The President also instructs me to inform you that we renounce our right of retaliation on the innocent and will continue to treat the private enlisted soldier of General Pope's army as prisoners of war, but if after notice to your Government that we confine repressive measures to the punishment of commissioned officers who are willing participants in these crimes the savage practices threatened in the orders alluded to be persisted in, we shall reluctantly be forced to the last resort of accepting the war on the terms chosen by our enemies until the voice of an outraged humanity shall compel a respect for the recognized usages of war.
While the President considers that the fact referred to would justify a refusal on our part to execute the cartel by which we have agreed to liberate an excess of prisoners of war in our hands, a sacred regard for plighted faith which shrinks from the semblance of breaking a promise precludes a resort to such an extremity. Nor it is his desire to extend to any other forces of the United States the punishment merited by General Pope and such commissioned officers as choose to participate in the execution of his infamous order.

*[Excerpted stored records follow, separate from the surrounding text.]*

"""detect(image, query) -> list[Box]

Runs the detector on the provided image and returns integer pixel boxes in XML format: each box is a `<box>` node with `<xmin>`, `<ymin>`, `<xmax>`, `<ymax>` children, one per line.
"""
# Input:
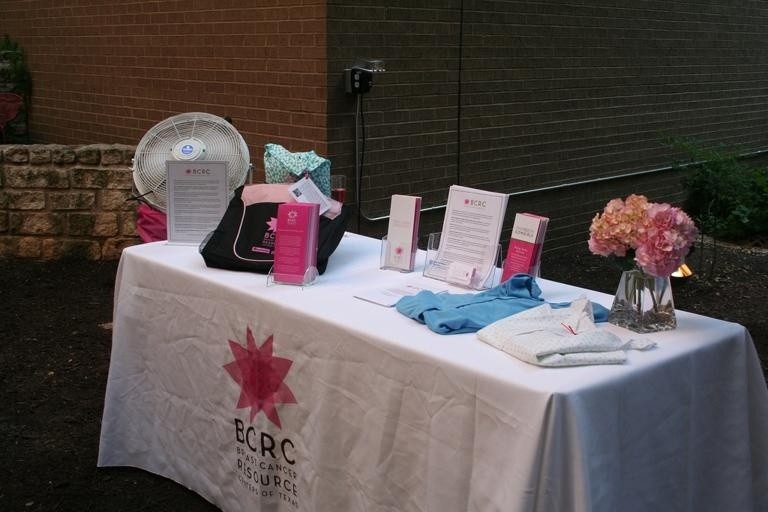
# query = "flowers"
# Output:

I have the honor to be, very respectfully, your obedient servant,
R. E. LEE,
General, Commanding.
HEADQUARTERS EIGHTH ARMY CORPS,
Baltimore, Md., August 2, 1862.Brigadier General L. THOMAS,
Adjutant-General U. S. Army, Washington, D. C.:
The accommodations at Fort McHenry are altogether too limited for the number of political prisoners and prisoners of war now confined there. I request that fifteen of them be ordered to be removed to Fort Lafayette.
[JOHN E. WOOL,]
Major-General.
FORT MONROE, August 2, 1862.
Honorable E. M. STANTON:
General Thomas has arrived with 2,200 prisoners of war from Fort Delaware. Eight hundred more are expected to-night. He has received your dispatch in relation to General Prentiss.
JOHN A. DIX,
Major-General.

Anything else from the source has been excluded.